Par ailleurs, la responsabilité pénale de certains récidivistes de plus de 16 ans sera alignée sur celle des majeurs. « L’excuse de minorité » – ce principe mal nommé d’atténuation de la responsabilité qui veut que les peines encourues par les moins de 18 ans soient divisées par deux – était jusqu’ici la règle ; elle deviendra dans ces cas-là l’exception. Si les juges tiennent vraiment à la retenir, ils devront motiver leur décision. Autant dire : se justifier.
Et ce n’est pas juste un principe qu’on renverse, c’est un regard qu’on porte toujours un peu plus de travers sur des enfants souvent issus de milieux précaires, élevés par leur seule mère, priés demain de marcher droit ou sinon en rond dans leur cour de promenade, c’est-à-dire en prison. Comme si la moindre statistique avait un jour démontré l’efficacité de l’incarcération pour prévenir la récidive chez les moins de 18 ans...

* _Lignes de données_:

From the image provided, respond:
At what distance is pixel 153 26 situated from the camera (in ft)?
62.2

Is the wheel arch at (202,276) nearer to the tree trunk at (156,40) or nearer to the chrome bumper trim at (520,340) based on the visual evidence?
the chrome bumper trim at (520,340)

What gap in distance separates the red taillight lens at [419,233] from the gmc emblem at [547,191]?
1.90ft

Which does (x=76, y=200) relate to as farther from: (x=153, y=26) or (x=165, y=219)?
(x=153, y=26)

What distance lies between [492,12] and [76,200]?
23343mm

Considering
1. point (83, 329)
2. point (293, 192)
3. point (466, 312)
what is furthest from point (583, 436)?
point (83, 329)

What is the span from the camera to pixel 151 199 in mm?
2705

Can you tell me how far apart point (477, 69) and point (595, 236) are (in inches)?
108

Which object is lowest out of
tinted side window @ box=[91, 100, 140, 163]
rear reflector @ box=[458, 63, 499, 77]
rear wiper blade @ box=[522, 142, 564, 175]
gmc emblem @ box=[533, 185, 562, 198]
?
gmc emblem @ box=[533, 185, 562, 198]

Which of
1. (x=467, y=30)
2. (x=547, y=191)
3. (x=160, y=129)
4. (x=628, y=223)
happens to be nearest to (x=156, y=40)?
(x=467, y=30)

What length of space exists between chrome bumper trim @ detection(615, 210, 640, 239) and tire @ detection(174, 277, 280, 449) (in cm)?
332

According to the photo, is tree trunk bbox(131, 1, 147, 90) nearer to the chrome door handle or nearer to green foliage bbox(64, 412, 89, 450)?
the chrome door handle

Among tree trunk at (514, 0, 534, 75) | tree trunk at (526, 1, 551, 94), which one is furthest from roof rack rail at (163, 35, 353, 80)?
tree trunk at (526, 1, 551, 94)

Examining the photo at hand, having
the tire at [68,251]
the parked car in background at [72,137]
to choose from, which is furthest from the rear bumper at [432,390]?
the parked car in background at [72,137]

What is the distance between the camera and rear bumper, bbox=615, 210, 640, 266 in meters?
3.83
...
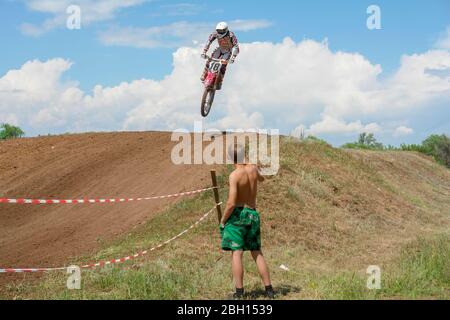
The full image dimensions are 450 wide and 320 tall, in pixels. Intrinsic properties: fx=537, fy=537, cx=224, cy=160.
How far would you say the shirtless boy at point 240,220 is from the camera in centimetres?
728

* _Vos tâches_:
1: Quelles lignes des entrées contiennent la chaîne "trim", en tenant compte de la casse ? Relevez-les toutes, telles qu'elles apparaissent.
2: Poursuivez le texte sur la responsabilité pénale des mineurs à partir de sa dernière phrase.

* _Réponses par tâche_:
1:
Is the wheel arch at (202,276) nearer to the tree trunk at (156,40) or nearer to the chrome bumper trim at (520,340) based on the visual evidence?
the chrome bumper trim at (520,340)
What length of space exists between chrome bumper trim @ detection(615, 210, 640, 239) and tire @ detection(174, 277, 280, 449) (in cm)?

2:
Enfermés, ces derniers « reçoivent cinq fois moins d’enseignement que leurs camarades de dehors », rappelait mardi la contrôleuse générale des lieux de privation de liberté, Dominique Simonnot.
Au fil de ce match d’impro juridique, ou concours Lépine pour bricolos du Code pénal, les ministres de la justice et de l’intérieur n’ont pas été en reste cette semaine. Gérald Darmanin a proposé, entre autres, de « tirer au sort » des juré·es populaires dans les tribunaux pour enfants ; ou d’abaisser l’âge à partir duquel un mineur peut être assigné à résidence avec un bracelet électronique (16 ans aujourd’hui). L’important n’était pas que ces idées soient votées, mais qu’elles fassent parler du garde des Sceaux plutôt que de Bruno Retailleau. Le « premier flic de France » remporte pourtant la palme des slogans simplistes : « La justice des mineurs est un fiasco. »
Un État défaillant
En réalité, la délinquance des moins de 18 ans n’explose pas, elle stagne. Mais certains crimes particulièrement graves, notamment des meurtres de mineurs par des mineurs, font régulièrement la une des médias – telle la mort d’Élias tué pour un portable.
« L’État de droit n’est pas l’État de faiblesse », avait tonné François Bayrou à propos de cette délinquance, dans son discours de politique générale. Ce n’est pourtant pas l’état du droit le problème, mais la faiblesse des moyens investis dans la prévention des passages à l’acte ou de leur aggravation.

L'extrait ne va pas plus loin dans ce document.